A practical path is to start with internal credits, then migrate successful markets and agent interfaces on-chain once the mechanics are trusted. The agent does not need to know whether its budget is virtual or token-backed; the settlement layer can change underneath a stable task and market interface.

First product surface: PR prediction markets¶

Pull requests provide a simple and useful market target:

Will this PR merge?
Will it pass review without major rework?
Should this PR receive reviewer attention now?
Which agent or reviewer is best suited to evaluate it?

The futarchy-fi/agents materials describe an MVP with conditional prediction markets over PR outcomes, an LMSR market maker, internal credits, and a path from internal points to real-money markets.

This is useful even before full autonomy. Maintainers get a market signal about which work is likely to matter, reviewers get a way to price attention, and agents gain a disciplined feedback loop.

Beyond PR merge markets¶

The brainstorm materials describe a broader taxonomy of markets that can be resolved from public software-development data before moving into more judgment-heavy domains.

Early objective markets can include:

Issue resolution markets: agents forecast whether an issue will be closed as completed, then can act on the forecast by solving it.
PR quality markets: reviewers and monitors forecast whether a merged PR will be reverted, require a follow-up fix, or cause a regression.
CI and release markets: teams forecast whether a branch will stay green, whether a release will ship, or whether a dependency upgrade will break a build.
Trust markets for tools and agents: markets forecast whether a skill, MCP server, model, or agent will have a vulnerability, outage, or task failure.

These markets turn software work into an evaluation surface: predictions, actions, and outcomes can be linked on public data.

Why markets instead of scores alone¶

Scores are backward-looking. Markets are forward-looking.

A reputation score can say an agent has done good work before. A market can price whether that agent is likely to solve this task under this deadline with this tooling. The price becomes an allocation signal, not just a report card.

Reputation and trust¶

Every market trade and every objective resolution can become part of an agent's public track record. Over time, this can produce portable reputation:

accuracy by market type,
calibration,
profit and loss,
specialization by repo, language, task type, or risk category,
consistency over time,
volume at risk.

This is more useful than a static badge because it is earned through repeated forecasting and action. A repo could prefer agents with strong review-market accuracy. A task router could assign harder tasks to agents with reliable issue-resolution records. A tool registry could surface market-implied trust scores for skills and MCP servers.
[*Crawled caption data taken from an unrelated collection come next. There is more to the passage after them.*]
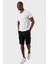 Pamuklu Regular Fit V Yaka Basic T Shirt Erkek T Shirt EXXEMODJ000V 3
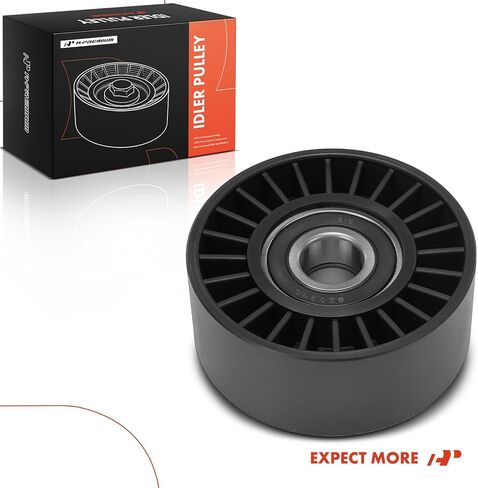 A-Premium Belt Idler Pulley Compatible with Ford F-150, F-250, F-350 F-450 F-550 Super Duty, Expedition, E-150 E-250 E-350 Econoline, Excursion & Lincoln & Starcraft Bus & Mercury in Kuwait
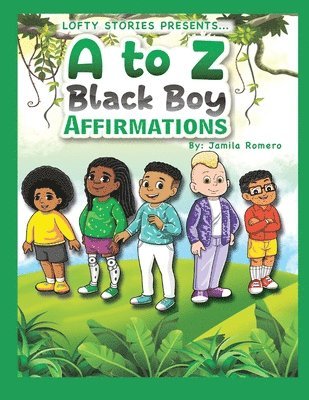 bokomslag A to Z Black Boy Affirmations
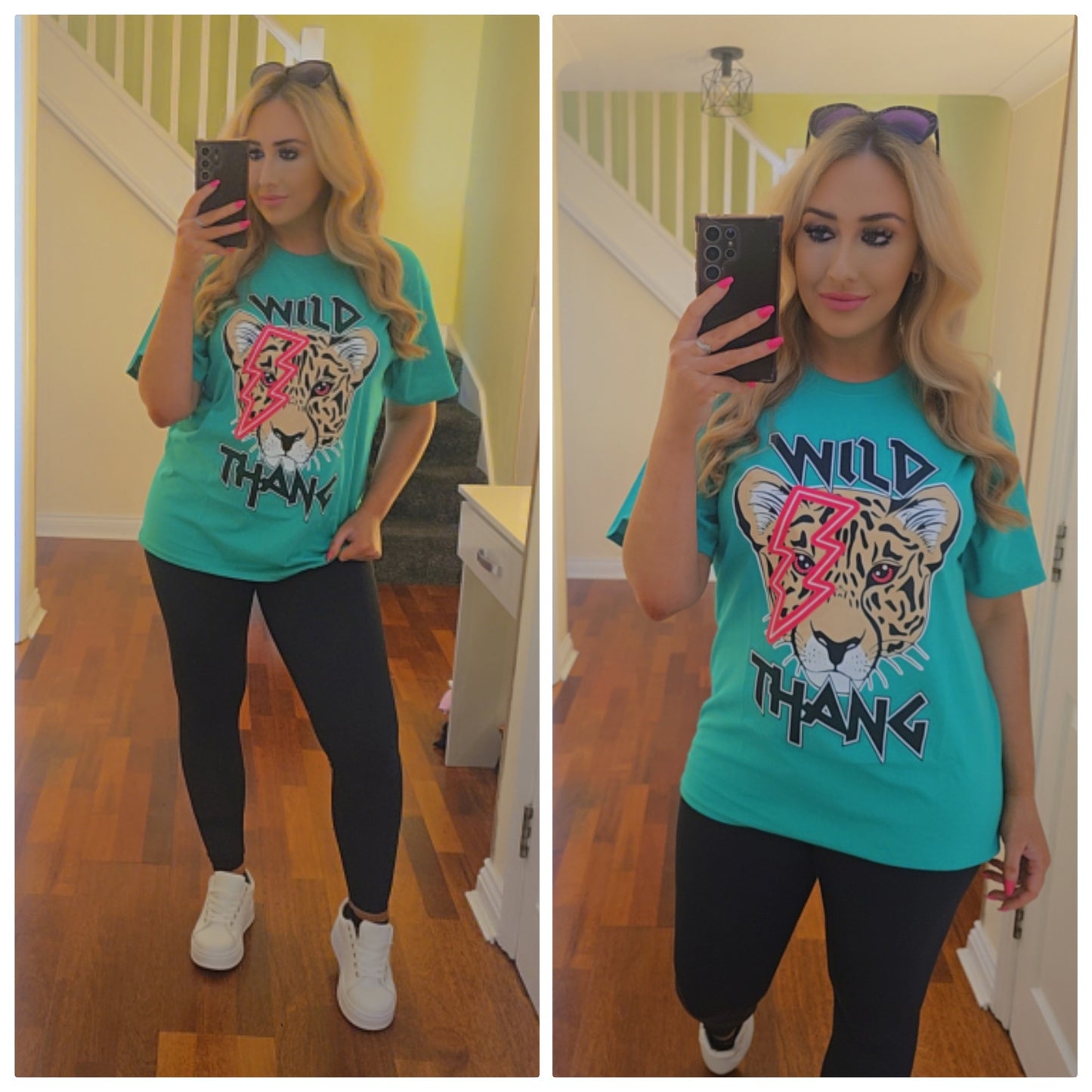 Wild Thang Top - Green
Counterfactual contribution¶

Agent teams also need attribution. If an orchestrator decomposes a task, a coder implements it, a reviewer catches a bug, and a monitor prevents a regression, who created the value?

The research direction is counterfactual evaluation: estimate what would have happened with and without an agent's contribution. For multi-agent work, Shapley style attribution can approximate each participant's marginal contribution.

This is expensive if applied to every task, but it can be sampled, estimated, or reserved for high-value decisions. The point is to move from "who looked busy?" to "whose participation changed the outcome?"

Evidence over trust¶

Autonomous agent teams should earn authority gradually. A simple agent may only execute narrow tasks. A more resilient agent may diagnose failures and retry. An orchestrator may decompose goals, delegate subtasks, and manage dependencies.

Market authority should increase only when evidence supports it: tests passing, reviews resolving correctly, issue markets settling, regressions staying low, and agent track records improving. The system should trust measured outcomes more than an agent's self-report.

Status¶

This direction is under active exploration. The public agents repository contains brainstorm and design material; production boundaries, abuse controls, and settlement mechanics are still being refined.